- Directed by: Frederick King Keller
- Written by: Natalie Babbitt (novel); Fred A. Keller; Frederick King Keller;
- Produced by: Howard Kling; Frederick King Keller;
- Starring: Margaret Chamberlain; Paul Fleesa; Fred A. Keller; James McGuire; Sonia Raimi;
- Cinematography: Michael Mathews
- Edited by: Howard Kling Michael Mathews
- Music by: Malcolm Dalglish; Grey Larsen;
- Distributed by: One Pass Media
- Release date: June 5, 1981;
- Running time: 90 minutes
- Country: United States
- Language: English
- Budget: $150,000

= Tuck Everlasting (1981 film) =

1981 film by Frederick King Keller

Tuck Everlasting is an American television film based on Natalie Babbitt's 1975 book of the same title. The film premiered in 1980 on Channel 4 in New York.

==Background==
After Frederick King Keller made the TV movie Skeleton Key, he met Natalie Babbitt at Smith College in Northampton, Massachusetts. He liked her novel Tuck Everlasting and decided to produce and direct a film based on it.

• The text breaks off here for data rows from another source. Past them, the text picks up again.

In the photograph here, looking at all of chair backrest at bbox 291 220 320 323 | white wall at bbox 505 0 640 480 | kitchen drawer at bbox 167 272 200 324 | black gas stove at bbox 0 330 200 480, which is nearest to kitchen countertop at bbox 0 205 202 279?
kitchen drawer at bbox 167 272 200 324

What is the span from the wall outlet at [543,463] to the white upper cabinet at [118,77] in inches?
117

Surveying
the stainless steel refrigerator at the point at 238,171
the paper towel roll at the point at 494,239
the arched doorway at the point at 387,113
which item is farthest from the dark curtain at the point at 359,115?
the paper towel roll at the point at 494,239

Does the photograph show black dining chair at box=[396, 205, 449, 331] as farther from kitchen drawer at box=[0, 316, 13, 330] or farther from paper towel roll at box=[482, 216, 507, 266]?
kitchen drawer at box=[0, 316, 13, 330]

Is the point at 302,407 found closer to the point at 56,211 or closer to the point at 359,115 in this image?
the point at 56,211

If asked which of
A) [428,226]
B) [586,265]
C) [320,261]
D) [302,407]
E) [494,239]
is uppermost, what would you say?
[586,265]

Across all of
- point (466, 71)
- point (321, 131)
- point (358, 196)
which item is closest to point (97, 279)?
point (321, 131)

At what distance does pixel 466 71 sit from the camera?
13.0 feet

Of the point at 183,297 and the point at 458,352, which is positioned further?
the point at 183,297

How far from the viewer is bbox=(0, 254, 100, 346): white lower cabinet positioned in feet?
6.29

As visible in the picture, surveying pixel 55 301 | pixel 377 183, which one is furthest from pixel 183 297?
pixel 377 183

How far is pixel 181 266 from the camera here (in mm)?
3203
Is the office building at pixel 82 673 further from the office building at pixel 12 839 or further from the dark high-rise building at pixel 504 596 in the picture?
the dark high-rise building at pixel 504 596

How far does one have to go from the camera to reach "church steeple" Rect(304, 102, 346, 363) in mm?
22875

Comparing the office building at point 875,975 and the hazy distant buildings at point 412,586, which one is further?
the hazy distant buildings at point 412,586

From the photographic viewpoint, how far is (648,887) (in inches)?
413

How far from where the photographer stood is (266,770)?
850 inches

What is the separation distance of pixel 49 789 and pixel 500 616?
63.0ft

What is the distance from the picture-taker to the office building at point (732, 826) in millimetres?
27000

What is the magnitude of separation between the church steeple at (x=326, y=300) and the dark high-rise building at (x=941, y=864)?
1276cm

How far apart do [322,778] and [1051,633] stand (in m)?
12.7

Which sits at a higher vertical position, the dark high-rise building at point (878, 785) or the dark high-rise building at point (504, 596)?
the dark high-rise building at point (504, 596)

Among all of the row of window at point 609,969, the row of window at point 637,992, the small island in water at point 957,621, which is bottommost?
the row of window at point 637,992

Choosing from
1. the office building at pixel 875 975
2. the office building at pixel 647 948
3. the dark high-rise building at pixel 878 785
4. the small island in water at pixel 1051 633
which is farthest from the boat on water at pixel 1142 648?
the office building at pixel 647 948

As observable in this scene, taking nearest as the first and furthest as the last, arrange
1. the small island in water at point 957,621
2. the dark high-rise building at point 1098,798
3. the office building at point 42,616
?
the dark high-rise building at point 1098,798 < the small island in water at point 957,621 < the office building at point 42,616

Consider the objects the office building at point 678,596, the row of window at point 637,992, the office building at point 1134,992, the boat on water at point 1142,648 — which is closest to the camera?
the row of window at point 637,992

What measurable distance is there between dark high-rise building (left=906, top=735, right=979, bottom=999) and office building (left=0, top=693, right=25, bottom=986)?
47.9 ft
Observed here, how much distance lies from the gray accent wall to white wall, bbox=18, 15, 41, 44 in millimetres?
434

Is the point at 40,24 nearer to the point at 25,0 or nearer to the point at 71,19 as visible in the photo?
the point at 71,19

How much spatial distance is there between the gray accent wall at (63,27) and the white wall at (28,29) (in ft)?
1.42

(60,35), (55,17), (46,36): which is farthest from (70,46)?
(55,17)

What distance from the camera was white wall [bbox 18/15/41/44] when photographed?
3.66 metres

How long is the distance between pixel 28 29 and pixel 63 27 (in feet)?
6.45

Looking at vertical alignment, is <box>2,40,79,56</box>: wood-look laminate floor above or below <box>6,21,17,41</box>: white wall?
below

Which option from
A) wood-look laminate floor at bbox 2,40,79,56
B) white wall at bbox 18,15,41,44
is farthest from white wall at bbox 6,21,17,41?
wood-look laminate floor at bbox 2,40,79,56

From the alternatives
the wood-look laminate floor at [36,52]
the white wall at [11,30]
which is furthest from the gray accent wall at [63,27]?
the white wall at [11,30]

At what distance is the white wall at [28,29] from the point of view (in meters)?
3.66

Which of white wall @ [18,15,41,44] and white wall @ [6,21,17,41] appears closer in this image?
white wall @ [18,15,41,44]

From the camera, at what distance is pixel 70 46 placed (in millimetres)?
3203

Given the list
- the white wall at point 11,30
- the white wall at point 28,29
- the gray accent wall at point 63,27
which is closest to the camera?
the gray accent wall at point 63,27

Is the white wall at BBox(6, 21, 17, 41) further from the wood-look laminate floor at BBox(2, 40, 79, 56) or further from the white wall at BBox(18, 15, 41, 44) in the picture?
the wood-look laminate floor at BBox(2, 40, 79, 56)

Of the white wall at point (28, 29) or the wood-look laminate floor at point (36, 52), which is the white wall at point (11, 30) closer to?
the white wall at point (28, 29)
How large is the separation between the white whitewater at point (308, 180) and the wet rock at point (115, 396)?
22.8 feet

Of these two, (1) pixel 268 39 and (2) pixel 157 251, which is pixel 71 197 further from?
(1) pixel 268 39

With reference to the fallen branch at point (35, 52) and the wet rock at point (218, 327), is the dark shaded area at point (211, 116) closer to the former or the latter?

The film was produced with a budget of $150,000 in Buffalo, New York, in association with the Roman Catholic Diocese of Buffalo. Production ran from 1977 to 1980 and was stalled three times due to budget issues.

==Plot==

The story involves the Tucks, a family who drank from a magic spring from the Fosters' little forest and became immortal (hence the name "Tuck Everlasting").

==Cast==
- Margaret Chamberlain – Winnie Foster
- Paul Flessa – Jesse Tuck
- Fred A. Keller – Angus Tuck
- James McGuire – Man in the Yellow Suit
- Sonia Raimi – Mae Tuck
- Marvin Macnow – Mr. Foster
- Bruce D'Auria – Miles Tuck
- Patricia Roth – Script Supervior
- Joel Chaney - Boy #2

==Filming==
Much of the film was shot in Western New York, including the opening scene which was shot at the Grape Festival in Silver Creek.
Filming also took place in Adirondack for one year. Filming was completed at the start of 1980.

==Reception==
The film received generally positive reviews from St. Petersburg Times Robert Alan Ross and Tampa Times Steve Otto; the latter called the film "a finely crafted, intelligent and completely enjoyable picture." Buffalo Evening News Mary Ann Lauricella thought the cinematography was "a treat for the eye" that made up for the film's occasional slow pacing.